EXTRACT PROVIDED:
►

Property: Taking the Mystery out of Lease Extensions

Anyone who has ever owned a leasehold property is likely to have heard of the dreaded lease extension. Some are lucky enough not to have to worry about it during their ownership, but for others it is a necessary and costly process to ensure the sale-ability and mortgage-ability of their property. 

Siobhan Perrigo, Litigation Solicitor at our Petworth office explains how it should be done to make it as pain free as possible.

A leasehold property is one which is owned for a set period of time by means of a lease. A leaseholder (tenant) will have an agreement with a landlord (often referred to as a freeholder) which governs the terms on which the leasehold property is owned by the leaseholder.

The lease will usually dictate the terms, including the rent (if any) payable, term and the obligations of each party to the lease. As the lease is for a fixed period of time, when the fixed period is running out, the leaseholder has a right, to ask the freeholder to extend the term of the lease.

◄

Copy out word for word the stretch of the lease extension article from "Siobhan Perrigo, Litigation" through "by the leaseholder.".

SOURCE DATA:
►

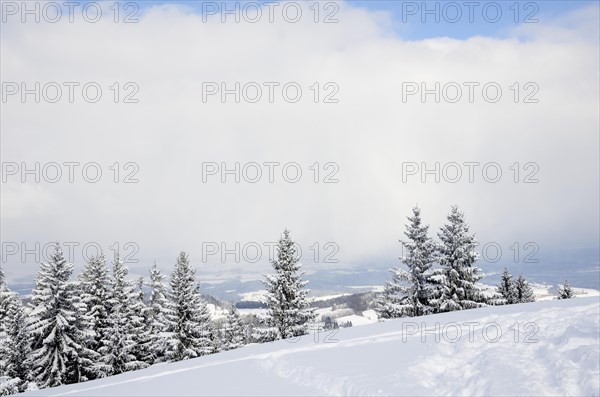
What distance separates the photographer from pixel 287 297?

◄

COMPLETE RESPONSE:
Siobhan Perrigo, Litigation Solicitor at our Petworth office explains how it should be done to make it as pain free as possible.

A leasehold property is one which is owned for a set period of time by means of a lease. A leaseholder (tenant) will have an agreement with a landlord (often referred to as a freeholder) which governs the terms on which the leasehold property is owned by the leaseholder.